Source extract -
::::

The new study, known as HVTN 702, will involve more than 5,400 sexually active men and women aged 18-35 in 15 areas around South Africa over four years.

It is one of the biggest clinical trials involving the disease ever undertaken and has revived hopes of a breakthrough in the battle against AIDS. "If deployed alongside our current armoury of proven HIV prevention tools, a safe and effective vaccine could be the final nail in the coffin for HIV," said Anthony Fauci, director of the US National institute for Allergies and Infectious Diseases (NIAID), which is taking part in the study. Even a moderately effective vaccine would significantly decrease the burden of HIV disease over time in countries and populations with high rates of HIV infection, such as South Africa."

Condoms are at the frontline of efforts to prevent the spread of HIV, which is mainly transferred through the sexual fluids and blood of infected individuals.

A small number of people, mainly in developed countries, use virus-suppressing drugs as a preventive aid, although the exact level of protection this offers is not clear. But relying on existing prevention methods was not working, said Mmapule Raborife, one of HIV Vaccine Trials Network's community advisors in the large township of Soshanguve, north of the administrative capital Pretoria.
"There are condoms everywhere in South Africa but people are just passing by as if there is nothing there," she told AFP.

South Africa was not chosen by accident. The country has one of the highest rates of HIV infection in the world -- 19.2 per cent according to the UN AIDS agency -- with more than seven million people living with the virus. "A vaccine is critical for South Africa," Glenda Gray, president of the country's Medical Research Council said. "Every day, one thousand people are getting infected and most of them are young women and men so we need to find a solution." 

The vaccine has been adapted for the HIV strain prevalent in southern Africa from one used in a trial of 16,000 people in Thailand in 2009, which reduced the risk of infection by more than 30 per cent for three-and-a-half years after the first jab.

::::

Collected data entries
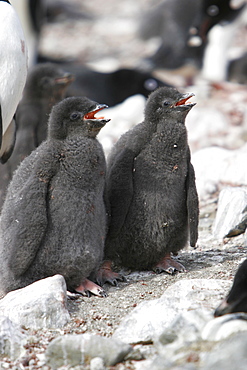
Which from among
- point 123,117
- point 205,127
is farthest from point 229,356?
point 123,117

::::

Assigned task - Reproduce the passage from the HIV vaccine trial text word for word. Start with the words "The vaccine has" and end after "the first jab.".

Task solution -
The vaccine has been adapted for the HIV strain prevalent in southern Africa from one used in a trial of 16,000 people in Thailand in 2009, which reduced the risk of infection by more than 30 per cent for three-and-a-half years after the first jab.